Miss Rachael Utting

Supervised by

Research interests

Collecting Leviathan: curiosity, exchange and the British Southern Whale Fishery (1775-1860)

The project investigates the culture of collecting onboard whaling voyages associated with the British Southern Whale Fishery during the eighteenth and nineteenth centuries. It considers the circulation of artefacts, specimens and imagery through various networks including auction houses, curiosity shops, major museums and private collections.

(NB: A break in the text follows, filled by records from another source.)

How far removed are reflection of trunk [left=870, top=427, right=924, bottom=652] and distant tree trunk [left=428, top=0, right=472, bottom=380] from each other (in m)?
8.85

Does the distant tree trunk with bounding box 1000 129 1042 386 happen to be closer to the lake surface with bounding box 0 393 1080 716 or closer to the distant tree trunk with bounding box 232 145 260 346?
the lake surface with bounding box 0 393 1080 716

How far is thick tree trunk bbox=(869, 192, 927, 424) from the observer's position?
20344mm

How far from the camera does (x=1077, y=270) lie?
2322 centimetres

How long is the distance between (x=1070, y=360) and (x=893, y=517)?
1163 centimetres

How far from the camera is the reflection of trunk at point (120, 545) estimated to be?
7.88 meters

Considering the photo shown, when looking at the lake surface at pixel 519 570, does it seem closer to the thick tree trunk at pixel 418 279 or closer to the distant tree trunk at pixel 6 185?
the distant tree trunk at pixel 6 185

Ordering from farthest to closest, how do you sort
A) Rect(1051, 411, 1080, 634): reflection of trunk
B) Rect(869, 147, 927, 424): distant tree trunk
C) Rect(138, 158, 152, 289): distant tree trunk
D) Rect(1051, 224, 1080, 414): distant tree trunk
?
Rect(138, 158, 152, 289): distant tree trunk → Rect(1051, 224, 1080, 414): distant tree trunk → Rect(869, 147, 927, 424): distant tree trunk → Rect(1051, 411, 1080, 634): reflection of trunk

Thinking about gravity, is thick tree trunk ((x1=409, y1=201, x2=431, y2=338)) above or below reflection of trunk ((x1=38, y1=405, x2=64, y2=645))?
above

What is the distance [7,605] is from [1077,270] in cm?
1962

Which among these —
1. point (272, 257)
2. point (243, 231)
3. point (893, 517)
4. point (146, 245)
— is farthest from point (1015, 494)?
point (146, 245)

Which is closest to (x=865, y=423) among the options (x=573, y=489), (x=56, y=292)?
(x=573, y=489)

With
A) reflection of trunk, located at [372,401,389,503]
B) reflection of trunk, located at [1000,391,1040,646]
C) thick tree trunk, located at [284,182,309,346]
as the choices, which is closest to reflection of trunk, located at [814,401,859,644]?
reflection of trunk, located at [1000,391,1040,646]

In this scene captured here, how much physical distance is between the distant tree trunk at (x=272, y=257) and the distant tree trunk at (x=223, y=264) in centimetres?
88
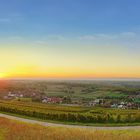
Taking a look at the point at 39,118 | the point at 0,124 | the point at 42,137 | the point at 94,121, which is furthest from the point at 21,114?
the point at 42,137

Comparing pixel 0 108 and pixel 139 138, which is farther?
pixel 0 108

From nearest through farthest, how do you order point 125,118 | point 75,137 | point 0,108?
point 75,137 < point 125,118 < point 0,108

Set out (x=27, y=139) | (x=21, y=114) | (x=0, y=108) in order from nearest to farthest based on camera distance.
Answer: (x=27, y=139) < (x=21, y=114) < (x=0, y=108)

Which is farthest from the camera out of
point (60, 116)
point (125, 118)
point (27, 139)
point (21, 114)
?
point (21, 114)

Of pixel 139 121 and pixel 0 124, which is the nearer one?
pixel 0 124

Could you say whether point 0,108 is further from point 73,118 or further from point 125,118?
point 125,118

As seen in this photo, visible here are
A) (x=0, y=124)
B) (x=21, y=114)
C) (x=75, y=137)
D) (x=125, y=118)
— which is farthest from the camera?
(x=21, y=114)

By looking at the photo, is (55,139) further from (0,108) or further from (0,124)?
(0,108)

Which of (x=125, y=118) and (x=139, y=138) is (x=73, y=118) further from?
(x=139, y=138)

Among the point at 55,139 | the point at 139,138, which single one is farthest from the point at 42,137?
the point at 139,138
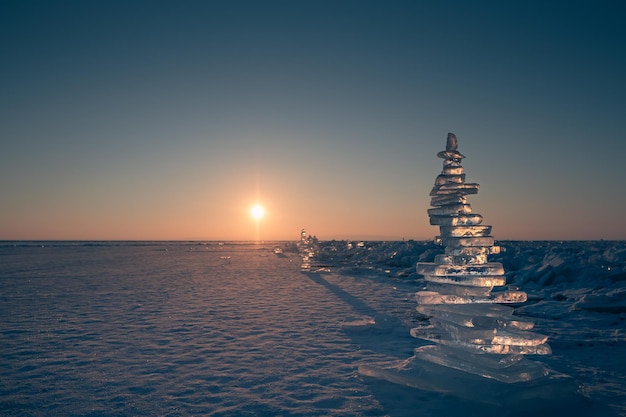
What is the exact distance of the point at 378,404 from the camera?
4.48 meters

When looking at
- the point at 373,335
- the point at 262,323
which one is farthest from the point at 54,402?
the point at 373,335

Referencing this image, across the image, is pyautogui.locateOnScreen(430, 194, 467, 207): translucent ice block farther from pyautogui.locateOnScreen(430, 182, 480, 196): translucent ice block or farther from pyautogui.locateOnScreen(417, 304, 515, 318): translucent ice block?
pyautogui.locateOnScreen(417, 304, 515, 318): translucent ice block

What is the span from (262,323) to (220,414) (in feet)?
15.6

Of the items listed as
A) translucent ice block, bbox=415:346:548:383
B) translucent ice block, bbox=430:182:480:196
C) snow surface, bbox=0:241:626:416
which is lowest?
snow surface, bbox=0:241:626:416

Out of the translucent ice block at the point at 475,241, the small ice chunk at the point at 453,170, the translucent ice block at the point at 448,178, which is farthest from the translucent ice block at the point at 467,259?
the small ice chunk at the point at 453,170

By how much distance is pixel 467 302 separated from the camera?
6016mm

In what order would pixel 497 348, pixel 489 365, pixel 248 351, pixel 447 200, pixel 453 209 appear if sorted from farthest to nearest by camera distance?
pixel 248 351
pixel 447 200
pixel 453 209
pixel 497 348
pixel 489 365

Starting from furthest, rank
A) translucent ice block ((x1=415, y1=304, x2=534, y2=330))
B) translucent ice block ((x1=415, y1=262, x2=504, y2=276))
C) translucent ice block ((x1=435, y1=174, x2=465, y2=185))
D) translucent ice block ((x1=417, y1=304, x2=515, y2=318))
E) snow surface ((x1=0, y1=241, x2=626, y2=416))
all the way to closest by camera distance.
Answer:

The Southern fleet was active between 1775-1860 and for part of this period was the largest whaling fleet in the world. The average voyage of a London-based whaler lasted about three years meaning regular stops at ports of call across the world had to be made in order to collect fresh food, water and wood. Whaling logs and private journals (particularly those kept by whaling surgeons) indicate that during these island layovers, whalers interacted in various ways with local inhabitants, acquiring indigenous artefacts and other objects retained for personal interest, exchange or sale as ‘curiosities’. Ports of call frequented by whaleships were found all across the Indian and Pacific Oceans and these spaces became cultural contact zones due to the mixing of ethnically diverse ship’s crews, but also due to this trade in curiosities.  

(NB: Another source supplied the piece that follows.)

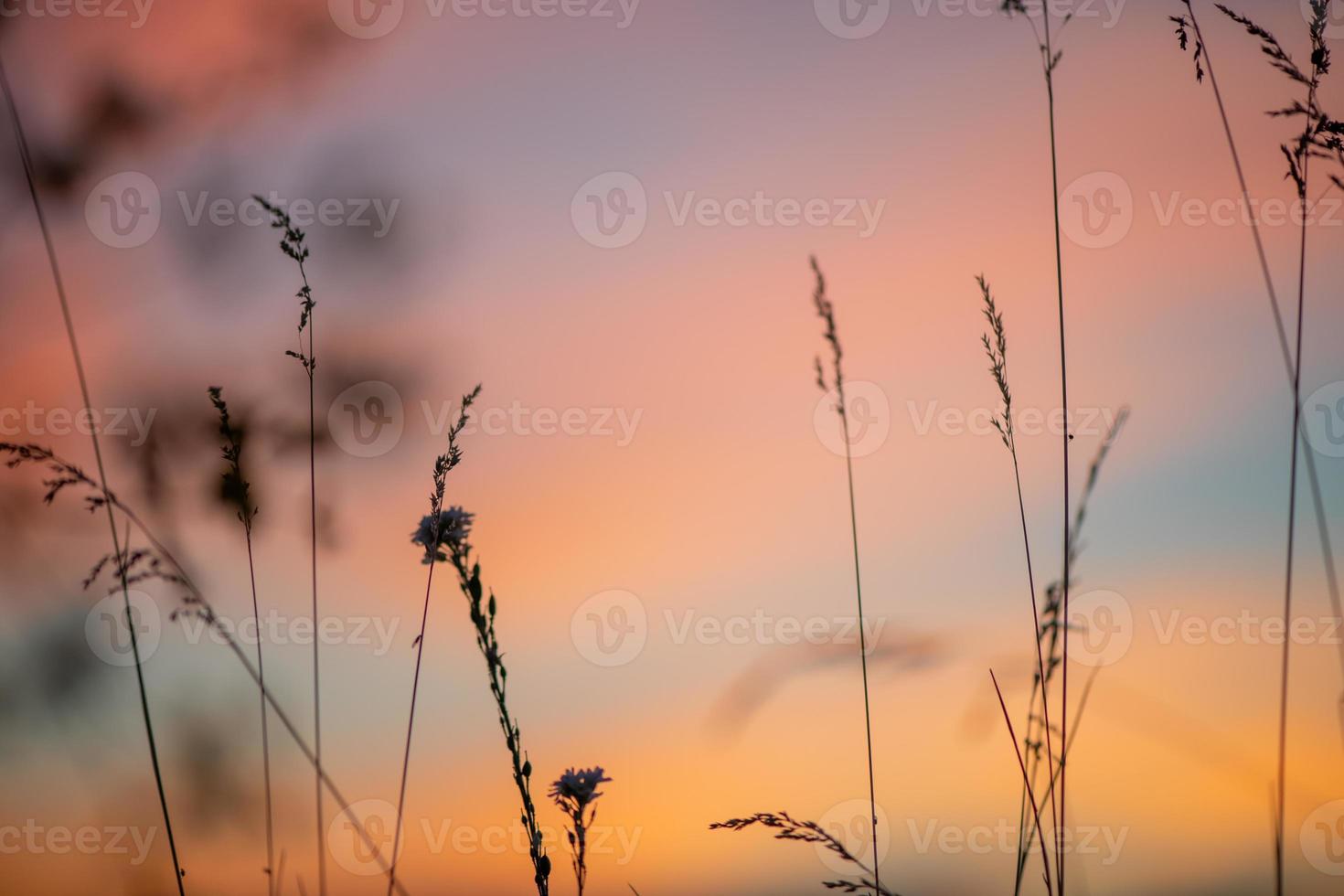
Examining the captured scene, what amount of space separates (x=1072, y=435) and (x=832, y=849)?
986 millimetres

These objects then moved in myriad ways – for example through informal exchange, commercial networks, family inheritance or formal donation - into personal and public museum collections around the world. By analyzing these moments of exchange and encounter through sources such as whaling logs, journals, auction house records and public and private correspondence I am creating an understanding of the role played by the whalemen in supplying the trade in curios, and the networks of exchange within which they operated. This project aims to enhance our knowledge and understanding of early British collecting practices and highlight the agency of the whalers of the British Southern Whale Fishery within this.